Seit einem Jahr regiert in Mainz eine rot-grüne Koalition. Mit Malu Dreyer ist die örtliche SPD am Kabinettstisch prominent vertreten, derweil die Trierer Grünen keinerlei bedeutsame Positionen in der Landeshauptstadt besetzen. Am Donnerstagabend brachte die Grünen-Fraktion im Stadtrat einen Resolutionstext ein, mit der den eigenen Leuten an der Spitze des Landes Dampf gemacht werden soll. Die zentralen Forderungen: Mehr Zuschüsse für die Finanzierung des Nahverkehrs und die Anerkennung des ÖPNV als eine Pflichtaufgabe der Kommunen. Ansonsten sei auch die Zukunft des Verkehrsverbunds Region Trier (VRT) gefährdet, warnten mehrere Redner. Dass zum kommenden Schuljahr der Elternanteil an den Kosten für die Schülerbeförderung wegfällt, könnte die Stadt laut OB Jensen (SPD) nahezu eine halbe Million Euro kosten.

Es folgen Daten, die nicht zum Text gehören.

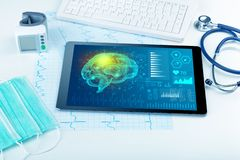 Diagnostics on tablet with brain functionality concept. Brain functionality report with medical devices aroundn royalty free stock images
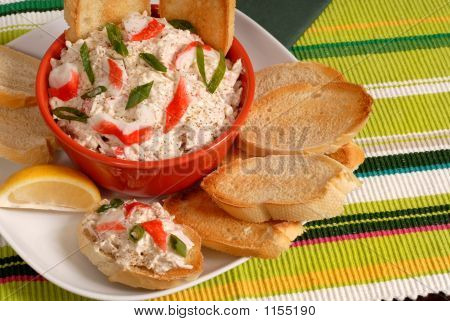 Bowl Of Crab Dip With Toasted Crostini And Lemon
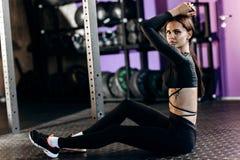 A menina de cabelo escuro atlética vestida na roupa preta dos esportes senta-se no assoalho no gym perto do equipamento de esport imagem de stock royalty free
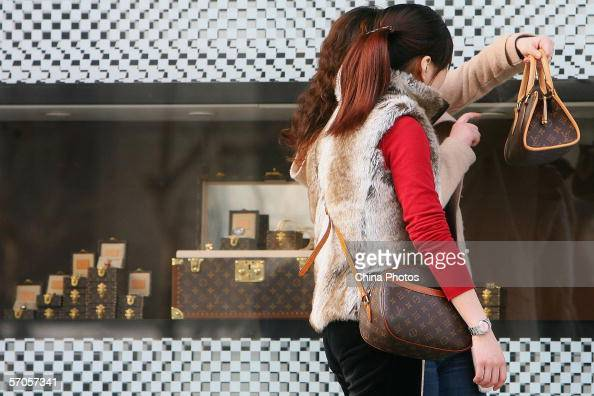 Chinese Women view the bags they bought at a Louis Vuitton flagship store on March 10 2006 in Shanghai China According to state media statistics show...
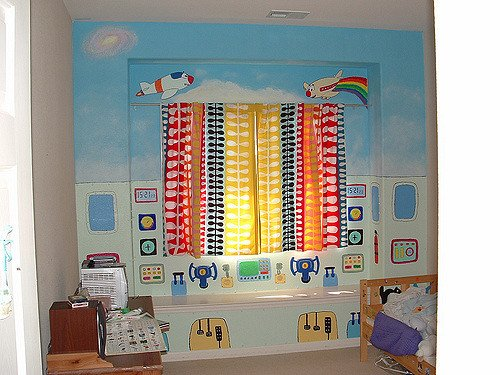Brightly coloured child's bedroom with stencils on walls - motherdistracted.co.uk
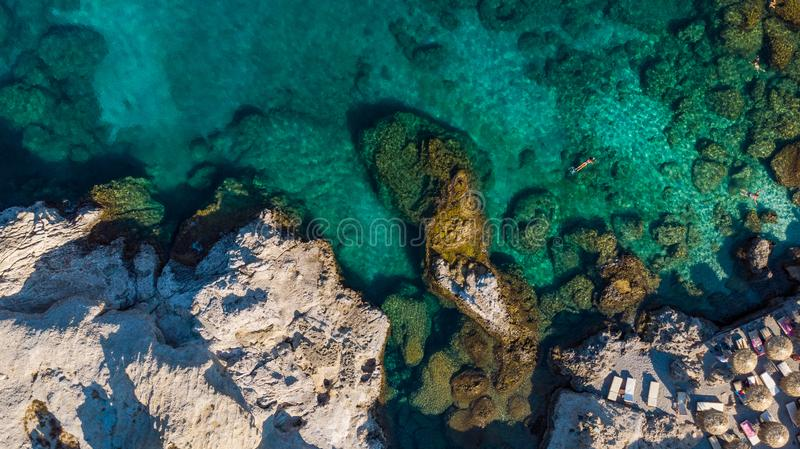 Turquoise Water and Rocky Shore on Greek Island, Aerial top Down View stock photography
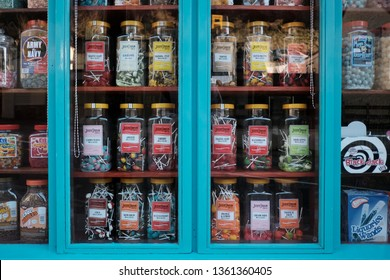 London, UK - March 24, 2019: Sweets and candy in jars are seen in a shop window.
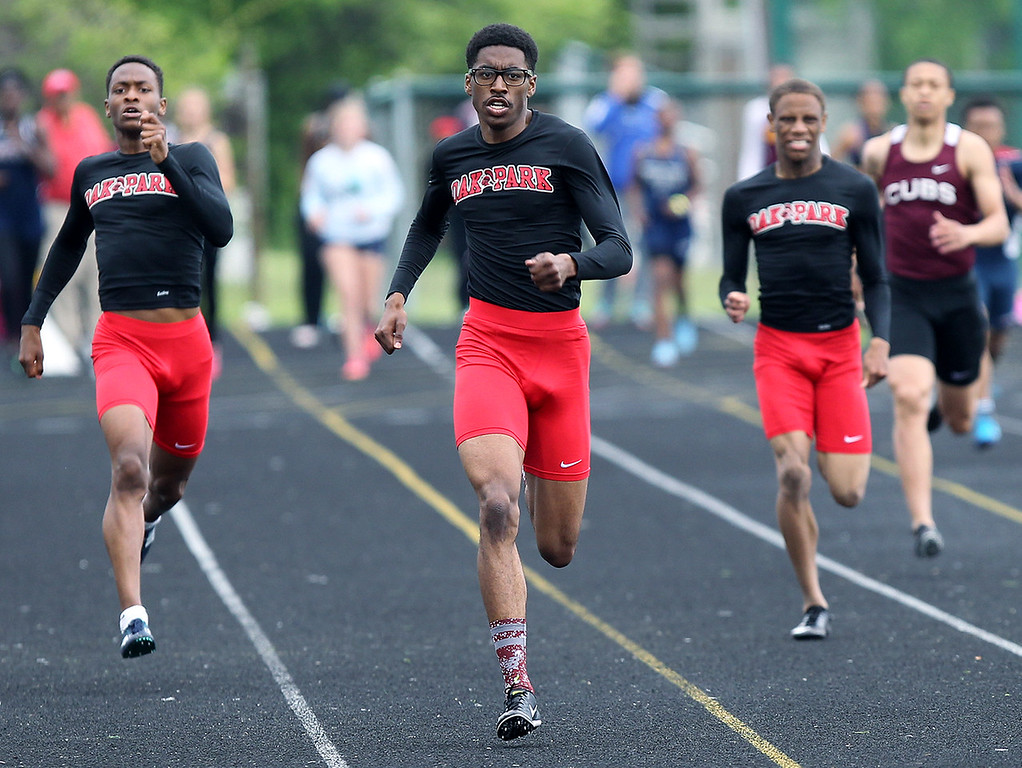 . Donnie James (center), Jacob Williams (left) and Jason Flake (right), swept the 400-yard dash during regional final track action at West Bloomfield Saturday, May 19, 2018. Oak Park captured the boys team championship with 134 points. (For The Oakland Press / LARRY McKEE)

TRIER. „Das Land übernimmt bei der Schülerbeförderung vom kommenden Schuljahr an auch den Eigenanteil der Eltern von Schülerinnen und Schülern, die die Sekundarstufe I an Gymnasien, Integrierten Gesamtschulen sowie die Berufsfachschulen I und II besuchen“, erklärte die Mainzer Bildungsministerin Doris Ahnen (SPD) im Januar. Von einem „deutlichen Beitrag zur Entlastung der Elternhäuser dieser jungen Menschen“ sprach die Sozialdemokratin bei der Beratung des Landtags über die Novelle des Schülerbeförderungsgesetzes. Ab dem Schuljahr 2012/2013 wird die Beförderung in allen Schularten bis zur zehnten Klasse nun kostenlos sein. Die Ministerin erklärte weiter: „Das Landesgesetz stellt sicher, dass die Landkreise und kreisfreien Städte als Träger der Schülerbeförderung einen finanziellen Ausgleich für die wegfallende Eigenbeteiligung der Eltern erhalten“. Mehr als 16 Millionen Euro würden die Kommunen zusätzlich erhalten, damit das Konnexitätsprinzip eingehalten wird.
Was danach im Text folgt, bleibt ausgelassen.